■ VORLIEGENDER TEXT

++++++++++

Weniger Wettkampf, mehr Show: Das machen Russlands Eiskunstlaufstars heute

Bei der Eiskunstlauf-Europameisterschaft 2022 gingen neun der zwölf vergebenen Medaillen nach Russland. Als jetzt ein Jahr später die nächste EM ausgetragen wurde, konnten die russischen Stars wegen ihrer Sperre für alle internationalen Wettbewerbe nur aus der Ferne zuschauen. In der Heimat sind sie derweil medial präsenter denn je.

Eiskunstlauf im Fernsehformat: Szene vom „Pokal des Ersten Kanals“ (Foto: RIA Novosti/Alexander Wilf)

Peking, die Olympischen Winterspiele, ein Jahr ist das nun her. Die russische Auswahl trat in China einmal mehr unter neutraler Flagge an und gewann 32 Medaillen, sechs davon allein im Eiskunstlauf. Es sollte das bis heute letzte sportliche Großereignis für die Athleten sein. Als wenige Tage nach der olympischen Abschlussfeier Russlands „Sonderoperation“ in der Ukraine begann, hatte das auch für sie Folgen. Seitdem sind russische Sportler in nahezu allen Sportarten von internationalen Wettkämpfen ausgeschlossen. Auch im Eiskunstlauf.

Russland galt bis zu den Sanktionen als führende Eiskunstlauf-Nation in der Welt. Der Sport hat im Land große Tradition und ist äußerst populär. Doch selbst für die russischen Olympiasieger, Welt- und Europameister ist neuerdings die nationale Meisterschaft der hochkarätigste Wettbewerb. Zuletzt fand sie Ende Dezember im sibirischen Krasnojarsk statt. Wer nun aber gedacht hatte, die Helden von Peking würden auch dort wieder die Medaillen unter sich ausmachen, der sah sich getäuscht.

++++++++++

■ VERSTÄNDNIS PRÜFEN
1/ Beantworten Sie anhand des Textes über Russlands Eiskunstlaufstars diese Fragen:
(a) Wie viele der zwölf Medaillen bei der Eiskunstlauf-Europameisterschaft 2022 gingen nach Russland?
(b) Wie viele Medaillen gewann die russische Auswahl bei den Olympischen Winterspielen in Peking insgesamt?
(c) Wo fand die russische Meisterschaft zuletzt statt?
2/ Schreiben Sie aus dem Text über Russlands Eiskunstlaufstars die Stelle ab, die mit „Weniger Wettkampf, mehr“ beginnt und mit „RIA Novosti/Alexander Wilf)“ endet.
Die Einträge werden zur Bearbeitung nicht gebraucht.

++++++++++

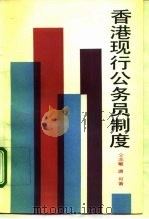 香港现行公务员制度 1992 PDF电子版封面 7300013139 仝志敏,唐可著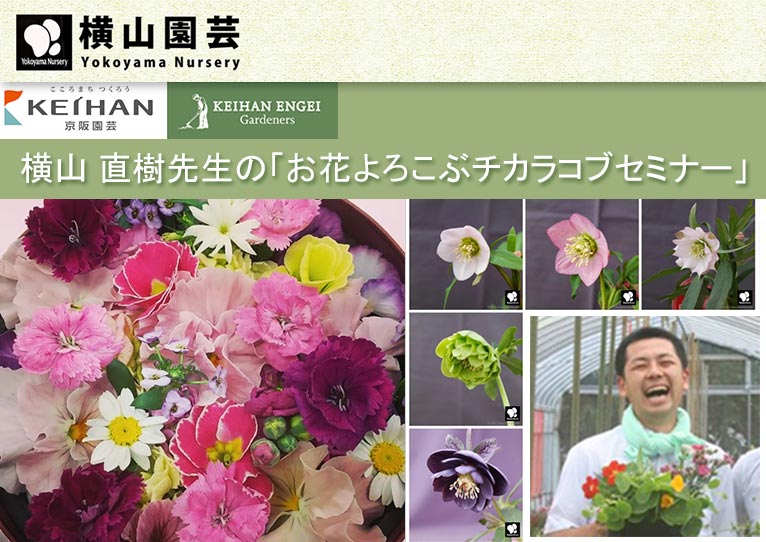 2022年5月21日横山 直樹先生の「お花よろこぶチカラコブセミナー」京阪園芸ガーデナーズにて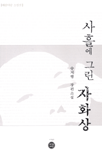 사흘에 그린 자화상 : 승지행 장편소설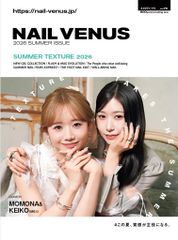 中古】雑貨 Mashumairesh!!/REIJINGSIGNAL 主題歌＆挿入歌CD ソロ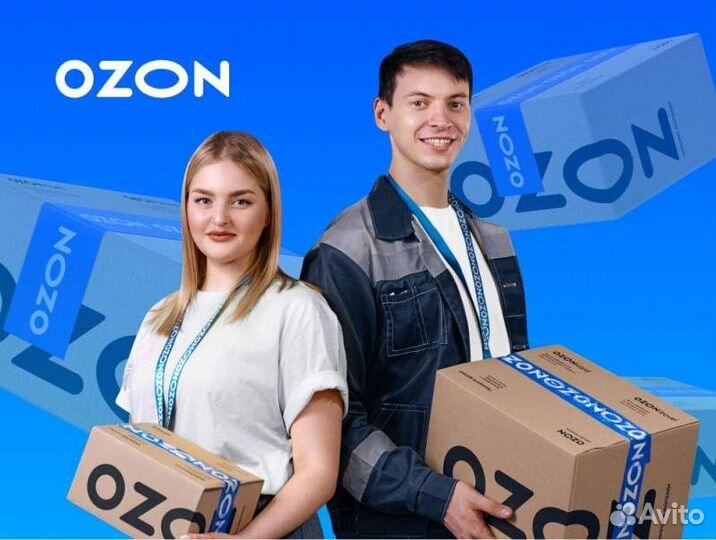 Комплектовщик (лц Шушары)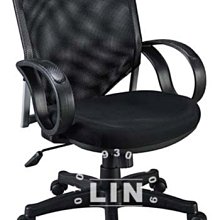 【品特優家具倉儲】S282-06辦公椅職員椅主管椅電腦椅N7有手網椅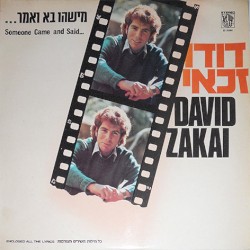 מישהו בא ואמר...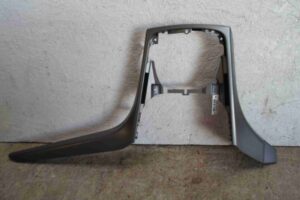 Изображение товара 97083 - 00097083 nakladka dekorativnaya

++++++++++

■ SCHRIFTLICHE ANTWORTEN
1/
(a) Neun der zwölf Medaillen gingen nach Russland.
(b) Sie gewann 32 Medaillen.
(c) Sie fand zuletzt im sibirischen Krasnojarsk statt.

2/
Weniger Wettkampf, mehr Show: Das machen Russlands Eiskunstlaufstars heute

Bei der Eiskunstlauf-Europameisterschaft 2022 gingen neun der zwölf vergebenen Medaillen nach Russland. Als jetzt ein Jahr später die nächste EM ausgetragen wurde, konnten die russischen Stars wegen ihrer Sperre für alle internationalen Wettbewerbe nur aus der Ferne zuschauen. In der Heimat sind sie derweil medial präsenter denn je.

Eiskunstlauf im Fernsehformat: Szene vom „Pokal des Ersten Kanals“ (Foto: RIA Novosti/Alexander Wilf)